◆ Short exercise 1: Edit the records from the line containing "Studying the image, would" through the end of the records, changing "red brick" to "gray stone" and leaving everything else as it is. Return only those lines.

===== Passage shown =====

Weekly Ponderings

Here are some  articles that got me thinking and/or taught me something new over the past few weeks. Inclusion does equal a full endorsement of everything in each article. To read the article in its entirety click on the link beneath each excerpt. Anything in bold is an emphasis made by me.

“This excellent and very true point is expressed via a supposed contrast with theology — as though theology was a subject that might somehow be studied or understood without addressing questions like “What else was going on?” or “What changed and what caused that change?”

…A context-less, “ahistorical” approach to theology makes no more sense than an ahistorical approach to history…
Many Christians have gotten the idea into their heads that their eternal salvation — whether they are destined for Heaven or Hell — is dependent on their having the proper ideas about theology. If one believes the wrong doctrine, one may be damned forever. And thus it is unthinkable and terrifying that one’s understanding of theology might be, in any way, contingent on context, or culture, or any other such accident of personal or national history…

We want our theological pronouncements to be the last word — authoritative pronouncements that can be made with utter certainty and clarity. We don’t want anyone to be able to challenge or question our spiritual and moral authority when we speak our One True and Correct Doctrine, thereby establishing ourselves as the ultimate and final authority.

That authority doesn’t sound quite so authoritative if we allow for the way that our theological ideas, whatever they may be, are shaped by history, by culture, by “what else is going on.”

===== Material shown =====

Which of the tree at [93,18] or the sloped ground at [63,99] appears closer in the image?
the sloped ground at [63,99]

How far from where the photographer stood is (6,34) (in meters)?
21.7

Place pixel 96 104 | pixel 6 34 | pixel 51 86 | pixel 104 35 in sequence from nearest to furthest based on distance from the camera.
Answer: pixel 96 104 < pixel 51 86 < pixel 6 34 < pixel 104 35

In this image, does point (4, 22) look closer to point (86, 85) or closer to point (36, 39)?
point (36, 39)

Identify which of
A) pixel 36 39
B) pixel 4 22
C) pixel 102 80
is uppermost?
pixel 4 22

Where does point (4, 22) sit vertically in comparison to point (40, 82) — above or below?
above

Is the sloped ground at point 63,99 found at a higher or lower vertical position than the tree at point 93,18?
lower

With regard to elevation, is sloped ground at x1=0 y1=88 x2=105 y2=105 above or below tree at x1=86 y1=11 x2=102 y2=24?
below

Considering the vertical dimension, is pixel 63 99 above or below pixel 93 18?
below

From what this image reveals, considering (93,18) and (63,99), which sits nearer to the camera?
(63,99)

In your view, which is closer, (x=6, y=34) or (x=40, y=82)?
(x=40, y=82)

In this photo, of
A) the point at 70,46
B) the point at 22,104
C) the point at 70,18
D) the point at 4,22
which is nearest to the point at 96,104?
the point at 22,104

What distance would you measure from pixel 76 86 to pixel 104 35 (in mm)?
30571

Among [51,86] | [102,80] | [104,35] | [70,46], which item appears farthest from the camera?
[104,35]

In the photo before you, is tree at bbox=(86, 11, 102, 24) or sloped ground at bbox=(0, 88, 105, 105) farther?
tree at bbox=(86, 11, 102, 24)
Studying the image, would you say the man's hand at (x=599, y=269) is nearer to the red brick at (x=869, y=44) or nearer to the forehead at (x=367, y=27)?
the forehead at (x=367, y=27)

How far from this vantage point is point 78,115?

=====

◆ Short exercise 2: Resume the excerpt on theology and historical context from the point where it stops.

◆ Exercise response 1:
Studying the image, would you say the man's hand at (x=599, y=269) is nearer to the gray stone at (x=869, y=44) or nearer to the forehead at (x=367, y=27)?
the forehead at (x=367, y=27)

How far from this vantage point is point 78,115?

◆ Exercise response 2:
Theology, history, and context by Fred Clark

“If you do decide to make the break, you have to be spiritually ready. You have to know what’s going to happen. You have to count the cost before saying anything. You have to understand that those who stand with scorned and marginalized people will be scorned and marginalized.

You have to realize that whatever abuse you are taking from evangelical authorities is nothing compared to the abuse that LGBTQ people have taken from pastors, teachers, parents, and “Christian friends” every day of their lives.

“…don’t worry about me, or about the rough week Eugene Peterson had. Do worry about those LGBTQ Christian kids who continue to experience stigma, rejection, and even contempt in their own Christian homes, churches and schools. Worry about what the events of last week taught them.

When the evangelical establishment comes after you by David Gushee

While people bring many unique experiences to this season, Shifting typically includes:

  • beginning to question systems to which we once happily ascribed
  • feeling unsettled about particular beliefs and doctrinal tenets
  • longing to feel more known and loved by God and others
  • experiencing a deep restlessness that something might be missing in our spiritual lives
  • wanting to use our passions and gifts but feeling unempowered
  • worrying about losing our security and stability if we lean into these scary and unfamiliar feelings
  • fearing that we are doing something wrong spiritually

Shifting: When Things Get Rumbly by Kathy Escobar

I was raised as a devout, conservative Christian with strong Republican values in the South. It’s a place where being different can not only be unforgiving, but unsafe. I was, and am, an active member of our local church. I used to lead a small ministry teaching Bible study, and I didn’t support or condone those living the LGBTQ lifestyle. That was just part of the Christian makeup I’d been brought up to believe. I knew I’d instill those same principles in my children.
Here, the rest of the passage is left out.